At length he resolved to leave Laura and Avignon forever; and instead of plunging into solitude, to seek the wiser resource of travel and society. Laura saw him depart with regret. When he went to take leave of her, he found her surrounded by a circle of her ladies. Her mien was dejected; a cloud overcast her face, whose expression seemed to say, "Who takes my faithful friend from me?" Petrarch was struck to the heart by a sad presentiment: the emotion was mutual; they both seemed to feel that they should never meet again.
Petrarch departed. The plague, which had been extending its ravages over Asia, entered Europe. It spread far and wide: nearly one half the population of the world became its prey. Petrarch saw thousands die around him, and he trembled for his friends. He heard that it was at Avignon. A thousand sad presentiments haunted his mind. At last the fatal truth reached him, Laura was dead! By a singular coincidence, she died on the anniversary of the day when he first saw her. She was taken ill on the third of April, and languished but three days. As soon as the symptoms of the plague declared themselves, she prepared to die: she made her will, which is dated on the third of April, and received the sacraments of the church. On the sixth she died, surrounded by her friends and the noble ladies of Avignon, who braved the dangers of infection to attend on one so lovely and so beloved. On the evening of the same day on which she died, she was interred in the chapel of the Cross which her husband had lately built in the church of the Minor Friars at Avignon.

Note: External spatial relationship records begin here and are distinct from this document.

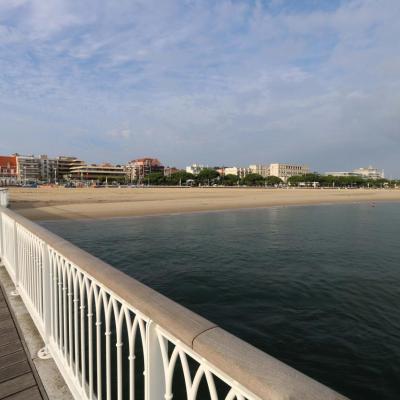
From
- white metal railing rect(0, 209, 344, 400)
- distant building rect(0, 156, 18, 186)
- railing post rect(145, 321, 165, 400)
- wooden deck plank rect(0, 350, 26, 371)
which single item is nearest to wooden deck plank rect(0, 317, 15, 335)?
white metal railing rect(0, 209, 344, 400)

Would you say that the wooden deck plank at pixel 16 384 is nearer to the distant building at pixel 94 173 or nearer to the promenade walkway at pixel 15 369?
the promenade walkway at pixel 15 369

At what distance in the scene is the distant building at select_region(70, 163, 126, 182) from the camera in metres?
135

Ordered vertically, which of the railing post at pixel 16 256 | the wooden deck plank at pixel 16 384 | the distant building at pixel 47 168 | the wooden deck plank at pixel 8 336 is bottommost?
the wooden deck plank at pixel 8 336

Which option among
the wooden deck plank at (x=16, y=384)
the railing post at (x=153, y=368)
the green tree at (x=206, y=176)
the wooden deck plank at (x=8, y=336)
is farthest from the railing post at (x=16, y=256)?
the green tree at (x=206, y=176)

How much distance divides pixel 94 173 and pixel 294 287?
137 m

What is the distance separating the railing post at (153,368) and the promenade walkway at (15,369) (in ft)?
4.89

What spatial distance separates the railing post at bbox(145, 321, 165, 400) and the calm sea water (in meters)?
4.66

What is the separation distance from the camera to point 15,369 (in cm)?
296

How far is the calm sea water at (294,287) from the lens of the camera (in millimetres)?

Her tomb was discovered and opened in 1533, in the presence of Francis the First, whose celebrated stanzas on the occasion are well known.
Of the fame which, even in her lifetime, love and poetical adoration of Petrarch had thrown around his Laura, a curious instance is given which will characterize the manners of the age. When Charles of Luxembourg (afterwards Emperor) was at Avignon, a grand fête was given, in his honor, at which all the noblesse were present. He desired that Petrarch's Laura should be pointed out to him; and when she was introduced, he made a sign with his hand that the other ladies present should fall back; then going up to Laura, and for a moment contemplating her with interest, he kissed her respectively on the forehead and on the eyelids.
Petrarch survived her twenty-six years, dying in 1374. He was found lifeless one morning in his study, his hand resting on a book.